The hint for the solutions is
First note that if $\mathcal{F}=\emptyset$ then $g$ can be any function. If $\mathcal{F} \neq \emptyset$, then since $\mathcal{F}$ is countable, we can write its elements in a list: $\mathcal{F} = \{f_1, f_2, \ldots\}$. Now define $g:\mathbb{Z}^+ \to \mathbb{R}$ by the formula $g(n) = \max \{|f_1(n)|,|f_2(n)|,\ldots,|f_n(n)|\}$.
Now I can see how this $g$ would work if $\mathcal{F}$ is finite, but what about if it is denumerable (countable and infinite)?
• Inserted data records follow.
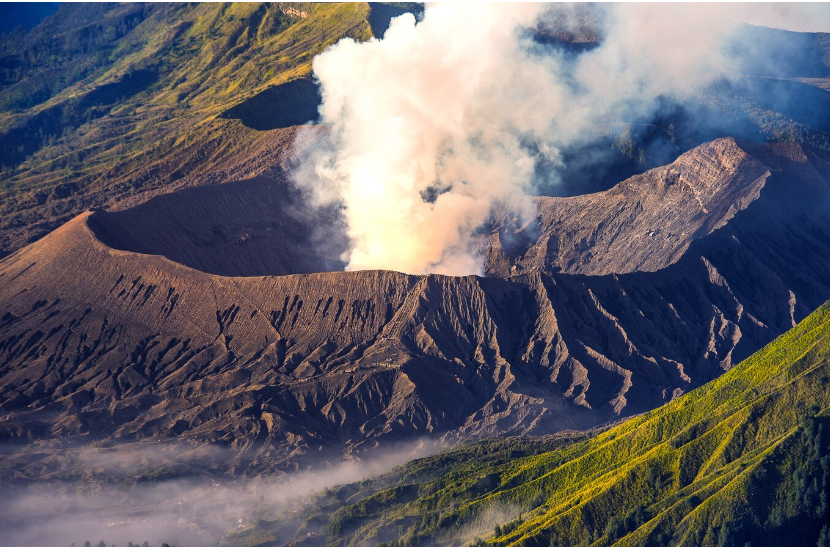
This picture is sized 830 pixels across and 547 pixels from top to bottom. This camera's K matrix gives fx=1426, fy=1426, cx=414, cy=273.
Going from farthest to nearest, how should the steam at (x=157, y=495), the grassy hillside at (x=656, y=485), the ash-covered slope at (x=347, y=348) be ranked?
the ash-covered slope at (x=347, y=348)
the steam at (x=157, y=495)
the grassy hillside at (x=656, y=485)

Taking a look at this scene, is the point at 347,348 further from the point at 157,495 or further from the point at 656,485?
the point at 656,485

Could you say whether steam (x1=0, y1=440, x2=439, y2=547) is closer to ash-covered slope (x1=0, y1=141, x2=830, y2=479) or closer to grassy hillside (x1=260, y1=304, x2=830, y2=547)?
ash-covered slope (x1=0, y1=141, x2=830, y2=479)

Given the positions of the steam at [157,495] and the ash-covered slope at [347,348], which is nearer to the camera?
the steam at [157,495]

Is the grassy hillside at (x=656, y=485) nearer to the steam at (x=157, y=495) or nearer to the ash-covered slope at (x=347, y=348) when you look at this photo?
the steam at (x=157, y=495)

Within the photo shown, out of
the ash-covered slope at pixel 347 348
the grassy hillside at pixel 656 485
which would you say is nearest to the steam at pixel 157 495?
the ash-covered slope at pixel 347 348

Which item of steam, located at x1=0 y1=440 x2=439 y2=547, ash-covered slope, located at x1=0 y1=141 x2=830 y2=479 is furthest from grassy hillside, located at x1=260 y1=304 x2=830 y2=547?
ash-covered slope, located at x1=0 y1=141 x2=830 y2=479
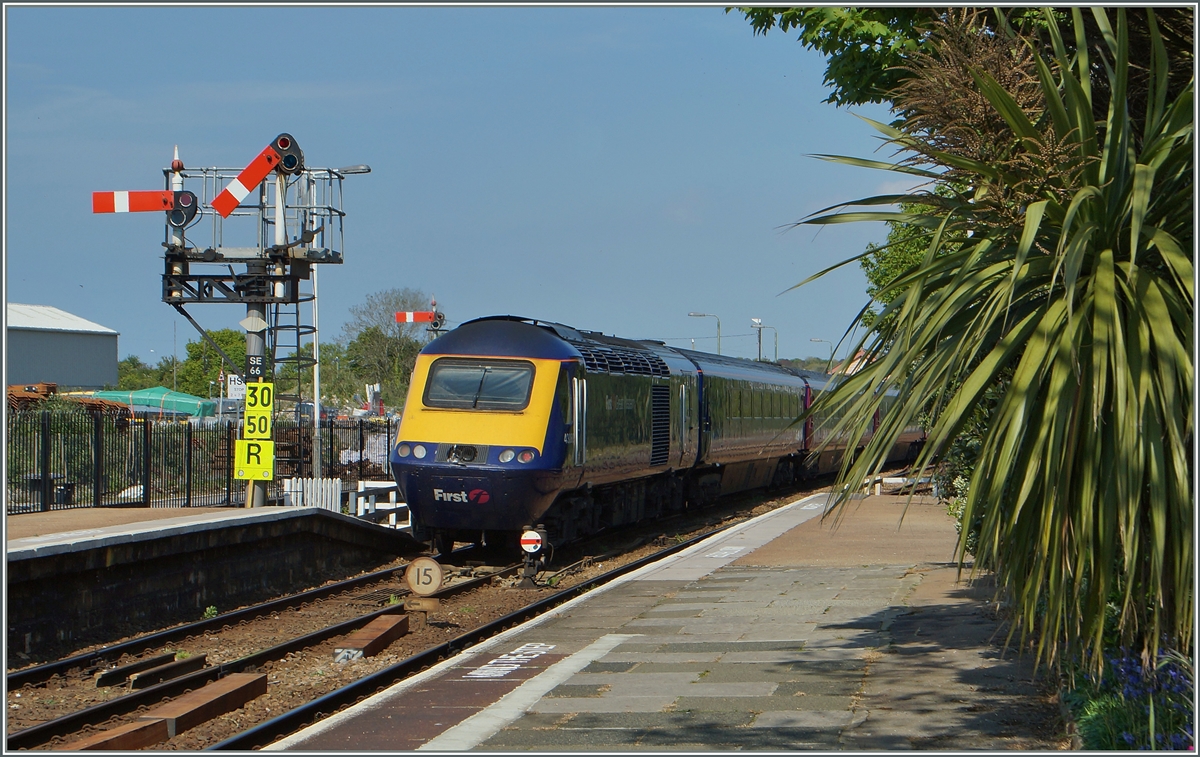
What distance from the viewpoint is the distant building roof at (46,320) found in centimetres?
6212

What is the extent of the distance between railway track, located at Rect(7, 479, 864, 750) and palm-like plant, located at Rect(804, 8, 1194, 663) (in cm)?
471

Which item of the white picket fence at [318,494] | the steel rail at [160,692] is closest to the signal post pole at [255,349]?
the white picket fence at [318,494]

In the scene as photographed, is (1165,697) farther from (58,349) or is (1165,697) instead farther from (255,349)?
(58,349)

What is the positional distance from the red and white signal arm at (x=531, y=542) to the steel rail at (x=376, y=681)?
685 mm

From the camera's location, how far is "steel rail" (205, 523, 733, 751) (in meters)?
7.35

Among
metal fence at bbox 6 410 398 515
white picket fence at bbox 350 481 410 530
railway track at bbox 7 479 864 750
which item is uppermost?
metal fence at bbox 6 410 398 515

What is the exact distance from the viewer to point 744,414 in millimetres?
26203

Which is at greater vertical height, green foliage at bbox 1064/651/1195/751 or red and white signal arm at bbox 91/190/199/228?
red and white signal arm at bbox 91/190/199/228

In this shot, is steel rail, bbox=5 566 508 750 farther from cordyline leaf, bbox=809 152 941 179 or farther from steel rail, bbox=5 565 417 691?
cordyline leaf, bbox=809 152 941 179

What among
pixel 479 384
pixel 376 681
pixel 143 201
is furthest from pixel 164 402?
pixel 376 681

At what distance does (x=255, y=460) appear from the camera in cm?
1697

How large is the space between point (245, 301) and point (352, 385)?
45219 millimetres

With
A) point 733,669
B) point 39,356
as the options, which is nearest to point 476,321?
point 733,669

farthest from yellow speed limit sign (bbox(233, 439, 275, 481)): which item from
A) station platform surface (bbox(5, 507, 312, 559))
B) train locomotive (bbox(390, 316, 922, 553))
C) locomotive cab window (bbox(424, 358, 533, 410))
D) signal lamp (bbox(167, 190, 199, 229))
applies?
signal lamp (bbox(167, 190, 199, 229))
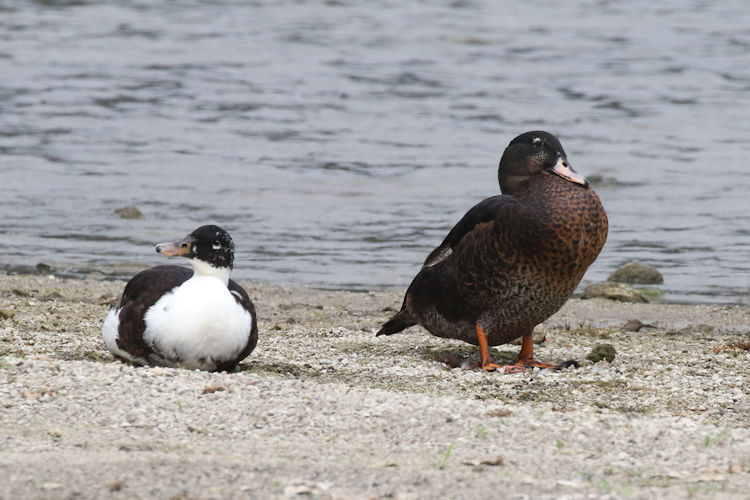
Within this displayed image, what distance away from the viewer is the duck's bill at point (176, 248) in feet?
22.6

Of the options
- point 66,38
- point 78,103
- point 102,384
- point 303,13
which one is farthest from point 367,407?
point 303,13

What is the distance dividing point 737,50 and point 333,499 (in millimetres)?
25861

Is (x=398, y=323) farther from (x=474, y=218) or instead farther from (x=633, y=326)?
(x=633, y=326)

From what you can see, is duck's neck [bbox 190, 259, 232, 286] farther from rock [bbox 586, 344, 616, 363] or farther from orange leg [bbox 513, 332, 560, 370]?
rock [bbox 586, 344, 616, 363]

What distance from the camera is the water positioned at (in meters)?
12.9

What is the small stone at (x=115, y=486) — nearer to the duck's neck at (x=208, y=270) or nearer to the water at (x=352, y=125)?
the duck's neck at (x=208, y=270)

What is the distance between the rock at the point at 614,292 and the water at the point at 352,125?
1.61 feet

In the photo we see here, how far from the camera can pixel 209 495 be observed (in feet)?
13.8

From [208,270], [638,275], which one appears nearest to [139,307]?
[208,270]

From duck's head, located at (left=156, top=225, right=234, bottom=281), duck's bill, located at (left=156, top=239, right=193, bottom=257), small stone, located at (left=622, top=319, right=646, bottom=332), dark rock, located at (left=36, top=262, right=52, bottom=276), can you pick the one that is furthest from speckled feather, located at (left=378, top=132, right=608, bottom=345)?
dark rock, located at (left=36, top=262, right=52, bottom=276)

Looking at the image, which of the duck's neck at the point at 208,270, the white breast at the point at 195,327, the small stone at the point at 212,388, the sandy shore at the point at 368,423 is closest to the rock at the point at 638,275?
the sandy shore at the point at 368,423

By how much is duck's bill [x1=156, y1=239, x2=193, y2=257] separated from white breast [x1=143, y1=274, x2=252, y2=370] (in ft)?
1.02

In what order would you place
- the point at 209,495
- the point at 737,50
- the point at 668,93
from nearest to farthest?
the point at 209,495 → the point at 668,93 → the point at 737,50

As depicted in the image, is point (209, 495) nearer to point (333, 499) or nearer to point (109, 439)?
point (333, 499)
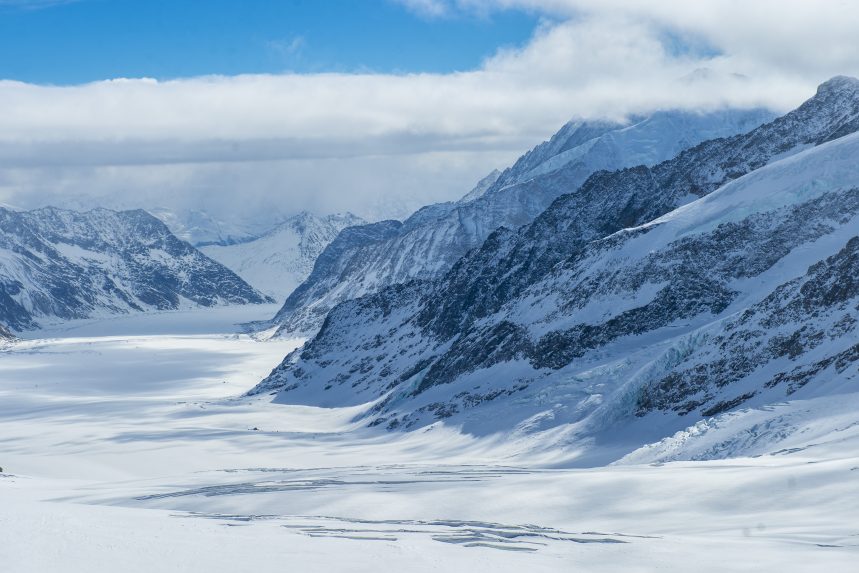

If $\mathcal{F}$ was defined as $\{f_k|k\in \mathbb{Z^+}, f(n)=k\cdot n\}$, then I can not see how $\max \{|f_1(n)|,|f_2(n)|,\ldots,|f_n(n)|\}$ can exist for any $n$. For $n=1$ this is the set of all integers, which is not even bounded from above and therefore can not have a maximum.
What am I missing here?
The point is that any finitely many integers have a maximum. You begin by enumerating your $\cal F$, and it doesn't really matter how, and at the $n$th step you just ensure that your value is greater than the first $n$ functions in the enumeration.
Your definition of $\cal F$ makes little sense, but it is also not a problem, because you first need to enumerate your $\cal F$, and then you can define $g$.
Of course, $g$ may depend on the enumeration, but it dominated over $\cal F$, that's the important point.